How the New Google Search Console Makes Life Better for SEOs

According to Search Engine Land, most people should already have access to the new beta version of Google Search Console. If you didn’t receive a notification yet, visit the search console and type your website address in the search property field, and – Voila!

As an SEO you should definitely try it out! It gives you a lot of interesting insight into how Google crawls and indexes your domain.

In this article, I’m going to comb through Google Search Console’s beta version and point out some of its best new features. It should be noted, however, that at the time of writing this, the beta version has only been available for a few months and Google is more than likely to add more reports and features. While I will do my best to update this article, I can’t guarantee that Google will not remove or merge some of the reports.

Let’s get started…

GSC now offers 16 months of data!

This is a game-changer! The previous GSC only offered data from the past 90 days. For many SEOs it was literally not enough. For example, it was not possible to compare the data quarter to quarter or see if you received more clicks than a year ago. Now, thankfully, it’s more than possible and should open up a whole new perspective for SEOs.

An Updated Performance section

While you can see that the Performance section looks very similar to the old version of Google Search Console (you are able to access it by clicking Search traffic -> Search Analytics), now it has an updated UI and provides information from the last 16 months.

In the event that you aren’t familiar with this section, it provides information about what queries brought Google users to your website and highlights the most popular landing pages; as well as information on impressions, CTRs, and positions.

You can easily filter the data ranges. So, for example, you can view only the data from the previous half-year.

If you scroll down the Performance section, you can see the most popular queries, landing pages, countries, and devices:

Index coverage – the new section to rule them all!

For me, the most important section that was added to the new GSC is Index Coverage. It can give you invaluable insight into why Google decided not to index some of the URLs on your website. It’s also a vault of information about the canonical versions of your content.

Below, I am presenting the list of reports provided by the Index Coverage section:

Google decided to divide the Index Coverage section into four parts:

  1. Error pages
  2. Valid with warnings
  3. Valid
  4. Excluded (URLs not indexed in Google)

You can easily toggle the categories. If you only want to see the error and excluded pages, just toggle the Error and Excluded button to see only the data related to them.

What is very useful is that you can filter the results and see only the issues related to the websites listed in a particular sitemap.

The list of indexed pages

Now, Google Search Console gives you a list of indexed pages.

For example, let’s suppose a shop manager added 4 products in a new category called “garden” to an online shop. How do you check if these products are indexed?

In the new Google Search Console, you can go to Index Coverage -> Submitted and indexed and filter your results to URLs containing “/garden”.

Pages with redirects

If you have a big website, the crawl budget is very important.

+--

## Exercise task 1
Pull out every line of the listing that contains the string "Regarding", matching case exactly.
The listing below has no connection to the Search Console article.

## Stored data
+--

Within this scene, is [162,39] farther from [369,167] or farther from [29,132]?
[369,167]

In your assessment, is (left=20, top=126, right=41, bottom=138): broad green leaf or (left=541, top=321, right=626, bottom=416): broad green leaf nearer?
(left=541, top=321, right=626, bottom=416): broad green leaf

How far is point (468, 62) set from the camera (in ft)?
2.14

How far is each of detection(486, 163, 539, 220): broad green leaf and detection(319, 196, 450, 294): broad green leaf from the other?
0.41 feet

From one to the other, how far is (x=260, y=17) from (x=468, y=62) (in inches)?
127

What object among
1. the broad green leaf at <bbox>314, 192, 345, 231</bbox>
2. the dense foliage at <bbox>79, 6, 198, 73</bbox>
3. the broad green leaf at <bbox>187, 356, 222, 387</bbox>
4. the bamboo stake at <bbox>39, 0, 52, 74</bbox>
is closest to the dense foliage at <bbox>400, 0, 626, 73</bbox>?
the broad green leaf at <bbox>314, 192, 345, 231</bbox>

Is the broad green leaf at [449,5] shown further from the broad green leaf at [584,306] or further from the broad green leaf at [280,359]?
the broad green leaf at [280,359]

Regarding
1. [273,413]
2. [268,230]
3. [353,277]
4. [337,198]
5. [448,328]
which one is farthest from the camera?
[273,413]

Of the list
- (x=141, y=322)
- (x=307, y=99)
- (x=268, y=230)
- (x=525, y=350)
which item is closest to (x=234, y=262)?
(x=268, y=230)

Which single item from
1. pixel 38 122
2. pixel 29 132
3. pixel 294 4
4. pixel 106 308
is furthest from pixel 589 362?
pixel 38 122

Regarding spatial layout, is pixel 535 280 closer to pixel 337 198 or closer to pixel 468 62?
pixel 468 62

+--

## Exercise task 2
In the Search Console article, how much past data did the previous Google Search Console offer?

## Task solution 1
Regarding
Regarding spatial layout, is pixel 535 280 closer to pixel 337 198 or closer to pixel 468 62?

## Task solution 2
Data from the past 90 days.